Image entries on named regions
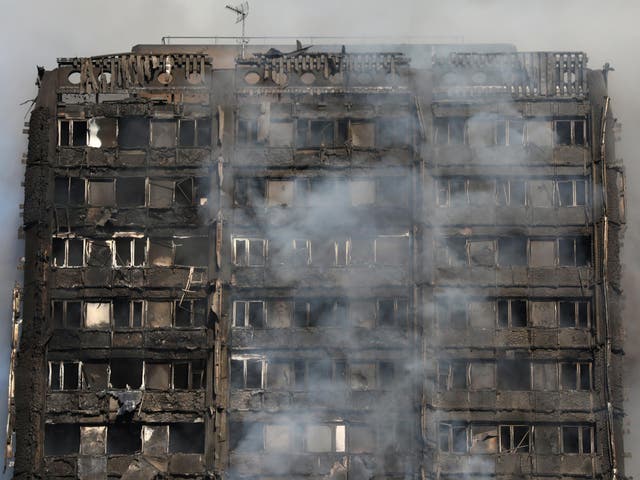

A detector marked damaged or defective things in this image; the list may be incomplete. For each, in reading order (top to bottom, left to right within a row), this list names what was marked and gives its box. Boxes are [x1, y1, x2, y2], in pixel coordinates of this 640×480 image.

broken window [58, 119, 87, 146]
broken window [117, 116, 150, 148]
broken window [151, 119, 178, 147]
broken window [350, 120, 376, 146]
broken window [54, 177, 85, 205]
broken window [86, 177, 115, 205]
broken window [115, 176, 146, 206]
broken window [147, 177, 174, 205]
broken window [264, 178, 296, 204]
broken window [556, 178, 588, 204]
broken window [148, 239, 172, 266]
broken window [172, 236, 208, 266]
broken window [232, 237, 264, 266]
broken window [376, 233, 410, 264]
broken window [498, 239, 528, 268]
broken window [556, 236, 592, 266]
broken window [52, 298, 82, 328]
broken window [84, 304, 110, 330]
broken window [146, 302, 172, 328]
broken window [232, 302, 264, 328]
broken window [378, 298, 408, 328]
broken window [498, 298, 528, 328]
broken window [528, 302, 556, 328]
broken window [560, 300, 592, 330]
broken window [48, 362, 80, 392]
broken window [111, 360, 144, 390]
broken window [230, 356, 262, 390]
broken window [438, 360, 468, 390]
broken window [498, 358, 532, 392]
broken window [564, 362, 592, 392]
broken window [44, 426, 79, 456]
broken window [81, 426, 107, 456]
broken window [107, 424, 142, 454]
broken window [169, 424, 204, 454]
broken window [264, 426, 292, 452]
broken window [304, 426, 344, 452]
broken window [438, 424, 468, 454]
broken window [470, 424, 500, 454]
broken window [500, 426, 528, 452]
broken window [564, 426, 592, 452]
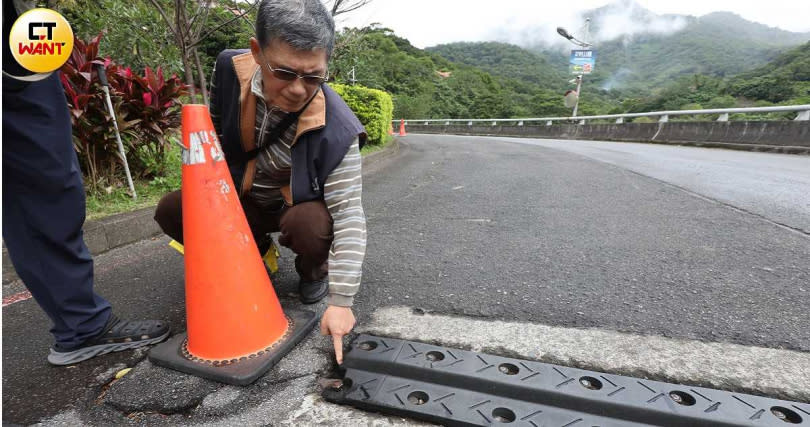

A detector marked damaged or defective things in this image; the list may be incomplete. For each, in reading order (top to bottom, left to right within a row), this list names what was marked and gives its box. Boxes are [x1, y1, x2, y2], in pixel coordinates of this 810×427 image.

Work to do: Rewrite all of the lines above, replacing "incomplete" with "partial" wherever it occurs and changing nothing else. Leave the pictures out of your answer.

Answer to this exercise:
A detector marked damaged or defective things in this image; the list may be partial. For each, in reading order (top to bottom, left to right within a row), this list names what was marked and gives its box. Boxes are [x1, y1, x2, y2], in pixel coordinates of this 640×480 image.

broken window [58, 119, 87, 146]
broken window [117, 116, 150, 148]
broken window [151, 119, 178, 147]
broken window [350, 120, 376, 146]
broken window [54, 177, 85, 205]
broken window [86, 177, 115, 205]
broken window [115, 176, 146, 206]
broken window [147, 177, 174, 205]
broken window [264, 178, 296, 204]
broken window [556, 178, 588, 204]
broken window [148, 239, 172, 266]
broken window [172, 236, 208, 266]
broken window [232, 237, 264, 266]
broken window [376, 233, 410, 264]
broken window [498, 239, 528, 268]
broken window [556, 236, 592, 266]
broken window [52, 298, 82, 328]
broken window [84, 304, 110, 330]
broken window [146, 302, 172, 328]
broken window [232, 302, 264, 328]
broken window [378, 298, 408, 328]
broken window [498, 298, 528, 328]
broken window [528, 302, 556, 328]
broken window [560, 300, 592, 330]
broken window [48, 362, 80, 392]
broken window [111, 360, 144, 390]
broken window [230, 356, 262, 390]
broken window [438, 360, 468, 390]
broken window [498, 358, 532, 392]
broken window [564, 362, 592, 392]
broken window [44, 426, 79, 456]
broken window [81, 426, 107, 456]
broken window [107, 424, 142, 454]
broken window [169, 424, 204, 454]
broken window [264, 426, 292, 452]
broken window [304, 426, 344, 452]
broken window [438, 424, 468, 454]
broken window [470, 424, 500, 454]
broken window [500, 426, 528, 452]
broken window [564, 426, 592, 452]

A detector marked damaged or defective things in this image; the list may be partial. For each, in reading order (top to bottom, left to right within a row), this list names what was marked and gives its box. Boxes are [x1, y1, x2, y2], in pixel coordinates of this 810×427 image.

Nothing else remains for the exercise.